Après avoir passé en revue l’inventaire des appâts susceptibles de plaire à dame fario, il faut savoir les employer quand il le faut. De même, il sera nécessaire de choisir une plombée adaptée à l’appât utilisé pour que ce dernier puisse avoir un comportement homogène et naturel dans l’eau.

En début de saison, l’eau est froide et la truite sort de sa période de reproduction. Elle est affaiblie par l’hiver passé et ne va pas dépenser beaucoup d’énergie pour se nourrir. Il faut donc présenter l’appât le plus près possible de sa cache. Pour cela une esche et une plombée lourde seront de rigueur. L’espace entre le premier plomb et l’hameçon devra être réduit, de l’ordre d’une dizaine de centimètres. Il n’y a pas besoin de se compliquer dans le choix de l’appât, le ver remplit ici toutes les qualités dont ont aura besoins pour déclancher ses besoins nutritionnels. Je préfère garder les autres types d’appâts pour leurrer la truite plus tard dans la saison, quand les eaux seront plus chaudes et le poisson plus méfiant. A la rigueur une grosse teigne peut aussi faire l’affaire.
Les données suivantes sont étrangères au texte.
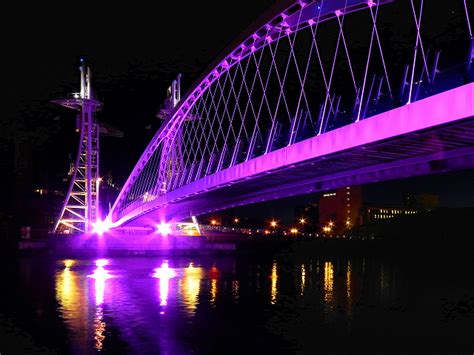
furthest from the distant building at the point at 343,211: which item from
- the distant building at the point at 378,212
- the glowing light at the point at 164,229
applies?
the glowing light at the point at 164,229

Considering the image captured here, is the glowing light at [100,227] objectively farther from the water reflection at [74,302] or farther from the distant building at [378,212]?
the distant building at [378,212]

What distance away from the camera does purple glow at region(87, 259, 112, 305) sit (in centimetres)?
2986

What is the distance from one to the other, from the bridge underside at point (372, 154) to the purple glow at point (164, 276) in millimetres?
5506

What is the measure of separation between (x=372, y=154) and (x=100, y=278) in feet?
79.3

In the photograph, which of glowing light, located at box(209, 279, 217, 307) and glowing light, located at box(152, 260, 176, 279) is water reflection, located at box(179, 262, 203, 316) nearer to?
glowing light, located at box(209, 279, 217, 307)

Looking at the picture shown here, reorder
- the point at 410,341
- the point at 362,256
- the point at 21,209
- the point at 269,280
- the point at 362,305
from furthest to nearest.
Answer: the point at 21,209
the point at 362,256
the point at 269,280
the point at 362,305
the point at 410,341

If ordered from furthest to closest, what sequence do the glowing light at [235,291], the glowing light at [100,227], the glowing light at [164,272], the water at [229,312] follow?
1. the glowing light at [100,227]
2. the glowing light at [164,272]
3. the glowing light at [235,291]
4. the water at [229,312]

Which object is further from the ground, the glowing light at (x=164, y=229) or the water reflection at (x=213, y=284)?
the glowing light at (x=164, y=229)

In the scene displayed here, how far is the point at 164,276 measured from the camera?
4091cm

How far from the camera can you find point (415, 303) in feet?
97.5

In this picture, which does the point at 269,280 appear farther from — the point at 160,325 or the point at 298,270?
the point at 160,325

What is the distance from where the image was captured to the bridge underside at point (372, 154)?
14.2 m

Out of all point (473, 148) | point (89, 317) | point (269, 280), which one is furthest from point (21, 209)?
point (473, 148)

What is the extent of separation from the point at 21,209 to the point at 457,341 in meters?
73.6
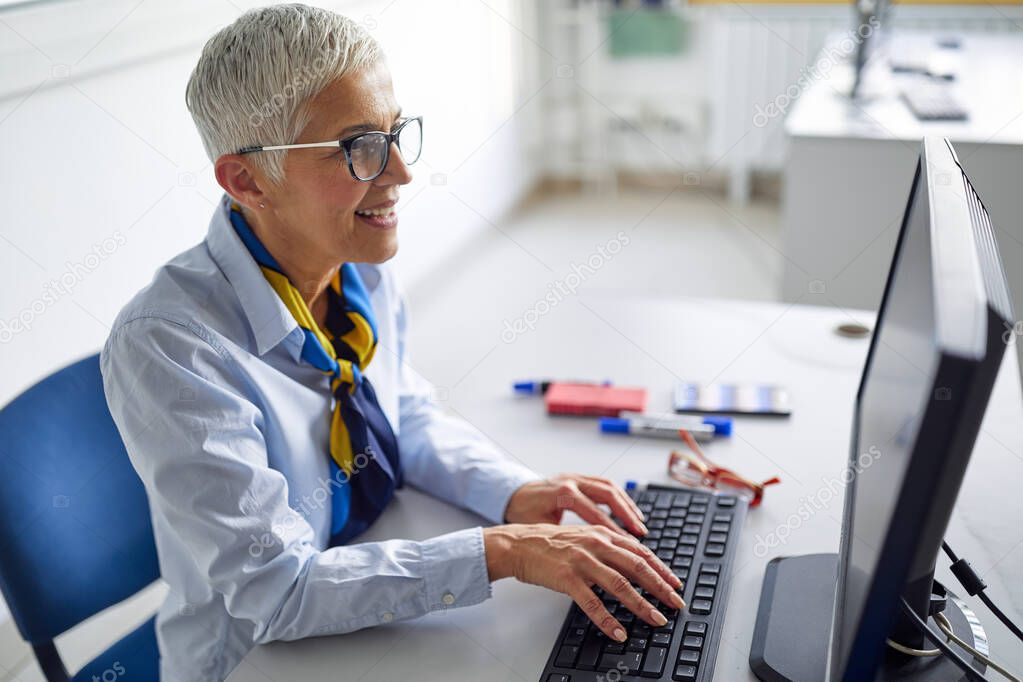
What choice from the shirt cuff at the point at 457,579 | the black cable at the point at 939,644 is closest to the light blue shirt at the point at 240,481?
the shirt cuff at the point at 457,579

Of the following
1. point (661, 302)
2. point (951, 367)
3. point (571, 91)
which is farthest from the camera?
point (571, 91)

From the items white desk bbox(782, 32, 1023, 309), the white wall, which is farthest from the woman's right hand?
white desk bbox(782, 32, 1023, 309)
Au fur et à mesure que les eaux se réchauffent et s’abaissent, toutes les libertés pourront s’offrir à nous. La truite plus disposée à prendre notre esche, ne se contentera plus de saisir les proies venant juste devant sa gueule mais se déplacera volontiers pour la saisir aux alentours de son poste de chasse, et ceci dans toutes les couches d’eau. Nous pourrons donc employer des appâts plus légers et des plombées qui iront de pair. Toutes les esches présentées ci-dessus seront alors efficaces si elles passent correctement dans les veines d’eau. Ma préférence ira aux insectes et à leurs larves. La plombée ne devra plus être compacte mais très largement étalée.

Le choix de l’appât doit se faire en toute logique par rapport au comportement de dame truite qui sera fortement influencé par l’évolution du niveau des eaux et de sa température. Il faudra donc tenir compte de tout un ensemble de paramètres qui, combinés entre eux, devront nous aider à séduire le poisson de nos rêves.